Or was it intended? Big banks, banks the Warren/Obama regulations deem systemic risks—too big to fail—are driving away cash deposits. Never mind that those deposits are loanable funds (oh—regulations, again, discouraging lending while Progressives contradictorily jawbone and pressure financial institutions to make risky loans to poor credit rating borrowers, because—regulations again—those credit ratings are somehow racist).
For instance,
State Street Corp, the Boston bank that manages assets for institutional investors, for the first time has begun charging some customers for large dollar deposits, people familiar with the matter said. JP Morgan Chase & Co, the nation’s largest bank by assets, has cut unwanted deposits by more than $150 billion this year, in part by charging fees.
Because:
The banks’ actions are driven by profit-crunching low interest rates and regulations adopted since the financial crisis to gird banks against funding disruptions.
The latest fees center on large sums deemed risky by regulators, sometimes dubbed hot-money* deposits thought likely to flee during times of crises.
Because honest Americans wanting to earn money off their cash mustn’t be allowed to do that. And banks can’t be trusted to know what they’re doing with hot deposits; Progressive Know Betters are the only ones equipped to dispose of OPM.
Or: this is a tacit recognition that Progressive policies over the last seven years have been utter failures, and all that stored cash has to be flushed back into the economy, and the latest regulations have nothing to do with risk, systemic or otherwise, regardless of the surrounding Obamatalk.
It harkens back to FDR’s assault on business by demanding they disgorge themselves of cash—retained earnings—because they were “hoarding” or on a “capital strike.” Hoarding, “striking” because business had no viable place to invest its cash, due to FDR’s economic policies.
*Note: Banks usually attract “hot money” by offering relatively short-term certificates of deposit that have above-average interest rates. As soon as the institution reduces interest rates or another institution offers higher rates, investors with “hot money” withdraw their funds and move them to another institution with higher rates.

Material provided →

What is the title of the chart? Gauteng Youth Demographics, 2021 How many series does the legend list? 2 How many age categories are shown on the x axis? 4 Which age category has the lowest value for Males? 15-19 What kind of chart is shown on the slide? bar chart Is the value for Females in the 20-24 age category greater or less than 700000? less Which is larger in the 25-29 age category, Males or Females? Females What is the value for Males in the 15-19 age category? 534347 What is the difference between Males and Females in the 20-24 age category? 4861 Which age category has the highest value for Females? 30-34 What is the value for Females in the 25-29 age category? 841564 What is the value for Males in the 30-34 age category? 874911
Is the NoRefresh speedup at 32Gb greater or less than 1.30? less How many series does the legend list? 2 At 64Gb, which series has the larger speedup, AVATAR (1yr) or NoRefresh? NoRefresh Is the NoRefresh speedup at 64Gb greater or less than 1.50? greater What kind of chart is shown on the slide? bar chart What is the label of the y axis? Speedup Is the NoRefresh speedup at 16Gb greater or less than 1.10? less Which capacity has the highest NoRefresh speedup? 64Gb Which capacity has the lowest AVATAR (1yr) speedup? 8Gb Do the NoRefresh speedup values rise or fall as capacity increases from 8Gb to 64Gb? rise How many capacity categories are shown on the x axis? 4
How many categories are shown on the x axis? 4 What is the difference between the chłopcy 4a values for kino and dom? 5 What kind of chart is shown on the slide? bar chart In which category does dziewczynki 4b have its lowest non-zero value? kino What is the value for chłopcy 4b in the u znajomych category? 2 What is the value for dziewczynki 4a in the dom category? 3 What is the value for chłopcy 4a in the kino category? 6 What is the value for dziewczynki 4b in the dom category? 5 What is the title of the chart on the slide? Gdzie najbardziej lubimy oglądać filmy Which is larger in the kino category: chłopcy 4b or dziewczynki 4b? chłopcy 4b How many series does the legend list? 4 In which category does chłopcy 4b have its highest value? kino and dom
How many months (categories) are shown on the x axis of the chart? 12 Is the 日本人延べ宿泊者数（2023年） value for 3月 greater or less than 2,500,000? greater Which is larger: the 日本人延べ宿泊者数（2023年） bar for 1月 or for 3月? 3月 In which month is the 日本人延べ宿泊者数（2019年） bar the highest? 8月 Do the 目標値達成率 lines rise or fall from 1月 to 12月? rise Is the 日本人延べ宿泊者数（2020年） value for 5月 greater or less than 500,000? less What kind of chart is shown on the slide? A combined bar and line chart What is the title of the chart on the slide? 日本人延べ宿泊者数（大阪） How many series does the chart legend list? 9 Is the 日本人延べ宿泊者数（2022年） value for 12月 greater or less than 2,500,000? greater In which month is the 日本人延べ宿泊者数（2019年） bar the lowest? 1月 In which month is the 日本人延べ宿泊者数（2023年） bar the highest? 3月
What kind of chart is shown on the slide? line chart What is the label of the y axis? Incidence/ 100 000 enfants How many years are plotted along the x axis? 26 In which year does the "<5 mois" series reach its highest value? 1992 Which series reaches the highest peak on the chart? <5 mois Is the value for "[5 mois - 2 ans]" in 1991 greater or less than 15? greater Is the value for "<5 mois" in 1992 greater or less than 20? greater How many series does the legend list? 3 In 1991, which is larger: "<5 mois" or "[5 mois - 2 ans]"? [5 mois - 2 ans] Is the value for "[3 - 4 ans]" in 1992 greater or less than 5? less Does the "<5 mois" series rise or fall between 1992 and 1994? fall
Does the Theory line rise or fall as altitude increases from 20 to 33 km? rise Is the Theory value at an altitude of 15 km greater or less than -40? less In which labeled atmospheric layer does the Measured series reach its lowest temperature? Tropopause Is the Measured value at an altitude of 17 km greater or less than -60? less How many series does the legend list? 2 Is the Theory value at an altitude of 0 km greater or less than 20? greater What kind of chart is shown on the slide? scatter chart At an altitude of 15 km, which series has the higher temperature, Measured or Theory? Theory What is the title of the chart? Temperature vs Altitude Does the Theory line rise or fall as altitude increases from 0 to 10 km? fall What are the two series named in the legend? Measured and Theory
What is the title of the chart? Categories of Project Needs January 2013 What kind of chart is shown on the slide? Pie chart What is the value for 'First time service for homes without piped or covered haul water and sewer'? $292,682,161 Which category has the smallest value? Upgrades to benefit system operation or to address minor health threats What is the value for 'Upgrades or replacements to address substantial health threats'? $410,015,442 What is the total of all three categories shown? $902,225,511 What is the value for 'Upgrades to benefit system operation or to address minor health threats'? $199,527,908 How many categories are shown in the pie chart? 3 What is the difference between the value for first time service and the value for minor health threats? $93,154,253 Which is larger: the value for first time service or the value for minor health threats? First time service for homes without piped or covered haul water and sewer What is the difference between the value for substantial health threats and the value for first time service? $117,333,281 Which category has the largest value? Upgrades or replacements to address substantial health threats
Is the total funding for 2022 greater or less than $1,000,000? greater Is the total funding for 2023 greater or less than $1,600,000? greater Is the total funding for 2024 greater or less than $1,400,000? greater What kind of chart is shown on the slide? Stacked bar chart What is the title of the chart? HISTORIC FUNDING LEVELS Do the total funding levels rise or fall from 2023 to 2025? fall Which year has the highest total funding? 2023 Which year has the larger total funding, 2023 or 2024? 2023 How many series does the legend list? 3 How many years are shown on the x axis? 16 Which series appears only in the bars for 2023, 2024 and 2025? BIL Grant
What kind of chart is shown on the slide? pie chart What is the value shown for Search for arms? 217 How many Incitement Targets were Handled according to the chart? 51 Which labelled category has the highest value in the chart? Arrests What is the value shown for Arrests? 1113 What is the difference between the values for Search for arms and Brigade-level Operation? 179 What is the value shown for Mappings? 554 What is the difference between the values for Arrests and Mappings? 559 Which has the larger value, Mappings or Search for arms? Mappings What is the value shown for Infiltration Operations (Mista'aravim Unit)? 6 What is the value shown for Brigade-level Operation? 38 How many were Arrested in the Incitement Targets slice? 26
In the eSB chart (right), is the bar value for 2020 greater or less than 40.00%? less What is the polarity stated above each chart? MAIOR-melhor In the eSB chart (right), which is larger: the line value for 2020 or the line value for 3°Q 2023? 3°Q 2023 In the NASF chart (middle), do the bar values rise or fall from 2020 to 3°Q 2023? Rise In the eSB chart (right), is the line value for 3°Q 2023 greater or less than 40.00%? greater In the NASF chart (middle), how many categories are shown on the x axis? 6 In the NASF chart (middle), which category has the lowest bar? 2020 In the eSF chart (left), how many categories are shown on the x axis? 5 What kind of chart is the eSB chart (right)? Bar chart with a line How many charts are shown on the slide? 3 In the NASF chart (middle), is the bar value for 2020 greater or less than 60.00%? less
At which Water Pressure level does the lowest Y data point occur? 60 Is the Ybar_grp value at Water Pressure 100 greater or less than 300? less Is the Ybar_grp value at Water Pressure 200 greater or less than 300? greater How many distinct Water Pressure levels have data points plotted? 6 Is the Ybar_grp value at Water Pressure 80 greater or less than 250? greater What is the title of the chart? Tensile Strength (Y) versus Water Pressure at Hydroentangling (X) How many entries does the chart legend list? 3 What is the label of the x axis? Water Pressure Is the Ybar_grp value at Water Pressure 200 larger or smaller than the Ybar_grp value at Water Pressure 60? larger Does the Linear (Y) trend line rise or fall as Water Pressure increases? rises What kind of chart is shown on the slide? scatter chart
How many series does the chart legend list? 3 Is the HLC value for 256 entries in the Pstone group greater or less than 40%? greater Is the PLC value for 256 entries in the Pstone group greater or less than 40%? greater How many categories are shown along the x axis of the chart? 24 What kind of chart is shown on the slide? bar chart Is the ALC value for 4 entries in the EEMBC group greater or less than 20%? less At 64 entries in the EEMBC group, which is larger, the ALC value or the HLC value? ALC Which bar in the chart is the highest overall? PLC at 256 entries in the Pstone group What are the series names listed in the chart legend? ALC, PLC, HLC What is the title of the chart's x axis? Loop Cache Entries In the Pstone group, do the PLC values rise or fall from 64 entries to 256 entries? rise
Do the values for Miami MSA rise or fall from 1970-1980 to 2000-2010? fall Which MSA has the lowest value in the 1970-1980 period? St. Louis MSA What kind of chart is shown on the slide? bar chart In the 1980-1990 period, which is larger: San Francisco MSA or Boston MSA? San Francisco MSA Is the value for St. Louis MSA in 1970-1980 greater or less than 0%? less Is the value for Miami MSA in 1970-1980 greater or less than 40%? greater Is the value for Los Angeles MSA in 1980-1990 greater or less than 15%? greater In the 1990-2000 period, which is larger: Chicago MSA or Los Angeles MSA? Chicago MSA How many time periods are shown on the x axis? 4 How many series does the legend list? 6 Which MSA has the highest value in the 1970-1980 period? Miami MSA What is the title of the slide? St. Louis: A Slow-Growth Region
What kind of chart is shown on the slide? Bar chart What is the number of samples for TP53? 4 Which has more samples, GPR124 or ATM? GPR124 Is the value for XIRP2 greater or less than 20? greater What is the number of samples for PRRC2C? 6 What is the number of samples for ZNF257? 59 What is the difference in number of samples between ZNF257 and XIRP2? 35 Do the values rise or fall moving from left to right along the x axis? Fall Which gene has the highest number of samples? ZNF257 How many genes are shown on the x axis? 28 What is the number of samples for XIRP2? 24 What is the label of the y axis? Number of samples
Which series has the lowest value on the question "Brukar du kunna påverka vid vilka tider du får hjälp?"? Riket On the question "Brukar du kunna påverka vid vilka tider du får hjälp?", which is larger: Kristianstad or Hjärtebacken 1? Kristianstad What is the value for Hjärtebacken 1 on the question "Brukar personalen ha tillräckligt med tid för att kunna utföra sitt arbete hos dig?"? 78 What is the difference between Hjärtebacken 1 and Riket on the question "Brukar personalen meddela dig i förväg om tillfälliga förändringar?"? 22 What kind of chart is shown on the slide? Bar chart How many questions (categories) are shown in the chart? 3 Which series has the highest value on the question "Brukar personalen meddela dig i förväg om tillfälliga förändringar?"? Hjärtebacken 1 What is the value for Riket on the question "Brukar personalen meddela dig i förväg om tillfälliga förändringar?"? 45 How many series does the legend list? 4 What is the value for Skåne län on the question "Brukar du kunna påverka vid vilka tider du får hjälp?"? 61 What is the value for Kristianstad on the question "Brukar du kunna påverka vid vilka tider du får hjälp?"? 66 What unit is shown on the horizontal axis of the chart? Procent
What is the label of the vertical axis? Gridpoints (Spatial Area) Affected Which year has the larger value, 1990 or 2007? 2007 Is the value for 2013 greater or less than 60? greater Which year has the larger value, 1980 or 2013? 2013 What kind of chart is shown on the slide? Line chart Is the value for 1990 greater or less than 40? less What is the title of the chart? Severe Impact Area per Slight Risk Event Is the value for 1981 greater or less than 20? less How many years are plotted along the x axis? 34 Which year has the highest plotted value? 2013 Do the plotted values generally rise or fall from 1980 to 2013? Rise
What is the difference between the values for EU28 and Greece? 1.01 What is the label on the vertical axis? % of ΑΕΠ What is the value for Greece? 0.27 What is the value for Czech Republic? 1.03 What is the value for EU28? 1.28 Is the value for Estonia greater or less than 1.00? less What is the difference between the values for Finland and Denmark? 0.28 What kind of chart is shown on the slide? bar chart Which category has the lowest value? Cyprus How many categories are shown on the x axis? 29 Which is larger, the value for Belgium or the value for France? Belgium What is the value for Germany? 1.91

Task description →
Set down the passage of the text on bank deposit fees starting at "Because honest Americans" and ending at "the surrounding Obamatalk.", with every word and mark as it stands.

Answer below →
Because honest Americans wanting to earn money off their cash mustn’t be allowed to do that. And banks can’t be trusted to know what they’re doing with hot deposits; Progressive Know Betters are the only ones equipped to dispose of OPM.
Or: this is a tacit recognition that Progressive policies over the last seven years have been utter failures, and all that stored cash has to be flushed back into the economy, and the latest regulations have nothing to do with risk, systemic or otherwise, regardless of the surrounding Obamatalk.